Let's continue with the example we started in the previous section. We collected data on 25 servers using a one-minute time interval. Most server bottlenecks can be found at this resolution. After all, if the server is slow only for a minute or less, it's not that inconvenient for the server's users.
Once the day is over, or perhaps the week, we no longer need that much detail. Now it's time to relog the data to a Performance Monitor archive. An archive is just a log file with data from multiple days that we'd like to keep around for a while. Internally it has the same format as the original log file.
Suppose we use Performance Monitor to open the first daily log file. The sensible thing to do here is to set the time window on a couple of busy periods of the day, such as mid-morning and mid-afternoon. (Alternatively, you might want to chart a key value such as System: Total Interrupts/sec to find where to set the time window.) If you are collecting from multiple servers, it is usually better to collect the data from them all at the same time of day.
After you've set the time window, open the log settings file with which you created the original log (here's where you're glad you saved that settings file). The settings file selects all the computers and objects you logged the first time. An alternative is to have a separate settings file for archiving the logged data, in which only a subset of the original objects are logged. For example, you probably don't need the Cache object in the archive, and you might not need all levels of the TCP/IP protocol if you logged them originally.
Having selected the objects to archive, use the Log Options dialog box to name the archive file. In this file you are building up a history of network activity during peak hours. Each day's peak activity is appended to the end of this file when you relog it, as shown in Figure 8.2.

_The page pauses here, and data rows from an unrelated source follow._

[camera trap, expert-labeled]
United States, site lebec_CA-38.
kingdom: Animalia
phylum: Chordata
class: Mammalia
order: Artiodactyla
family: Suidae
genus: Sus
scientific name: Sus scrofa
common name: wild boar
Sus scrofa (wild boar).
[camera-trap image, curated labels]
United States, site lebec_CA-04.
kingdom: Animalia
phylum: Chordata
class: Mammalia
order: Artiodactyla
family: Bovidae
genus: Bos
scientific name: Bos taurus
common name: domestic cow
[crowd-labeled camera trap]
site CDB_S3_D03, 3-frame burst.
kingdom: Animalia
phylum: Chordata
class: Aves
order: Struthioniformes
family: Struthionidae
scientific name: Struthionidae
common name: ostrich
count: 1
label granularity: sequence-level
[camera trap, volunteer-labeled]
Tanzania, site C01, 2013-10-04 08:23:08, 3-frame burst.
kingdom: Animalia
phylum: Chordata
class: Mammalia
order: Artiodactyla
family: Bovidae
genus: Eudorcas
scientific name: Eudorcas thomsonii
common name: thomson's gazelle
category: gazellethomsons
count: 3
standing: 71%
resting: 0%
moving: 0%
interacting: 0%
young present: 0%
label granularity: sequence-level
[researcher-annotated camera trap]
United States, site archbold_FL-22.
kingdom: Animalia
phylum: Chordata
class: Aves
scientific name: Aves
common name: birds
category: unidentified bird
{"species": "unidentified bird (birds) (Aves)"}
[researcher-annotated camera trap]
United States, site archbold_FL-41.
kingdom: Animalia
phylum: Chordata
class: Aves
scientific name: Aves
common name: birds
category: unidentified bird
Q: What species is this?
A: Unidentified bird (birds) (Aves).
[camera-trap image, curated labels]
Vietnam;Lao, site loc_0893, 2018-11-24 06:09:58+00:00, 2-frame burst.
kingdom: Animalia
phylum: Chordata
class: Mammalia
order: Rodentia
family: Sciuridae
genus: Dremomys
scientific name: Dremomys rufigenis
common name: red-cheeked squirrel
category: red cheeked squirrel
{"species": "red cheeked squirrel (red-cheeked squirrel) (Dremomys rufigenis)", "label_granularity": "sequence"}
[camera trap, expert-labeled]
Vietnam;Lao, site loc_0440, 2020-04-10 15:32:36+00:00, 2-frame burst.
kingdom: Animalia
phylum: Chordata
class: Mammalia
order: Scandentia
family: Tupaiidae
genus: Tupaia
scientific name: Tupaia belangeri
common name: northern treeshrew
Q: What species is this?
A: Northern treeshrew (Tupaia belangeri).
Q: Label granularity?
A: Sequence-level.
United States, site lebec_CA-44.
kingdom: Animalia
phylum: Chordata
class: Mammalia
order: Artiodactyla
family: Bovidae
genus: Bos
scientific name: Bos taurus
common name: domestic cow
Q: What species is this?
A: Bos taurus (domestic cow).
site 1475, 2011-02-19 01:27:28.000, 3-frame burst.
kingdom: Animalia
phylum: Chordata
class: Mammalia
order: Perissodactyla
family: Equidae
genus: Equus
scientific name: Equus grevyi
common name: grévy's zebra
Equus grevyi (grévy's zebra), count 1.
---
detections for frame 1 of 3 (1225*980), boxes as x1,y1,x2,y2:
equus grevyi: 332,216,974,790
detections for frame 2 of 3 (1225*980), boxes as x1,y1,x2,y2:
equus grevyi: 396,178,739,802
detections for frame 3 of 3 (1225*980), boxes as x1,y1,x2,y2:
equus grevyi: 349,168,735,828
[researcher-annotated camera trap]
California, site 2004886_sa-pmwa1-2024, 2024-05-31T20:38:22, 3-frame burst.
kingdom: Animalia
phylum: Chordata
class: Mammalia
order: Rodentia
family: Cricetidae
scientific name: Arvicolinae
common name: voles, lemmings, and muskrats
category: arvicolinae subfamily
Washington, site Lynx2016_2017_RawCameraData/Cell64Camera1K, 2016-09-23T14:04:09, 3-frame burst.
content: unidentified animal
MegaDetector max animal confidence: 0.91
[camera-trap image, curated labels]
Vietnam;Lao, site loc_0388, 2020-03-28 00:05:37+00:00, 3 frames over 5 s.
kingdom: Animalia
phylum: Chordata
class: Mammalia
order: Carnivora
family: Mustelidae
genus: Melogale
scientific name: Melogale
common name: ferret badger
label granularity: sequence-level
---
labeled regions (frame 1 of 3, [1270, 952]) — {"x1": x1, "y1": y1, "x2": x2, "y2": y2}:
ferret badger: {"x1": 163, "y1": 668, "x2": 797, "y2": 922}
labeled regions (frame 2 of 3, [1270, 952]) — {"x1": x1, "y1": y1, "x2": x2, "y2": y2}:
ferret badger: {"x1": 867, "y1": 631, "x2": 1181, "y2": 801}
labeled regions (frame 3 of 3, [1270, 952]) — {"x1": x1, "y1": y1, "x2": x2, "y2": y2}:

Figure 8.2 Creating an archive log file from daily logs
Before you append today's data to the archive, change the time interval to something like 600 seconds or whatever suits you. This reduces the data to one-tenth its original size (assuming the original log was made with a one-minute time interval). If you also archive only half of your workday (such as two hours of peak activity in the morning and two more in the afternoon), the size of the data is reduced to 4.2 MB from your original 84 MB, assuming we keep all those original objects in the archive. This is not an outrageous amount of data for a daily record of 25 systems. This is about 20 MB per work week, or one gigabyte for the year.
One gigabyte is not to be sneezed at, and Performance Monitor would be slow (to say the least) to process such a large file. So once a month we should engage in some further data reduction. You will want to browse through the counters to determine the ones you think best indicate system usage growth. System: % Total Processor Time, System: Total Interrupts/sec, Total Bytes/sec of the protocol, % Disk Time, and % Disk Free Space suggest themselves immediately. Number of connections and files open might also be interesting. To monitor system memory, you'll want to watch Pages/sec, but also keep an eye on Page Faults/sec and Cache Faults/sec so you can determine whether your paging is due to disk file activity or too many large processes.
You then chart the counters you selected over the month's time. At this point, we have 4 hours per day times 6 observations per hour, or 24 data points per day. With 22 working days in a month, this gives 528 data points for the month for each chart line. Of course, on a Performance Monitor chart you will see only 100 points, but as they say Down Under, no worries.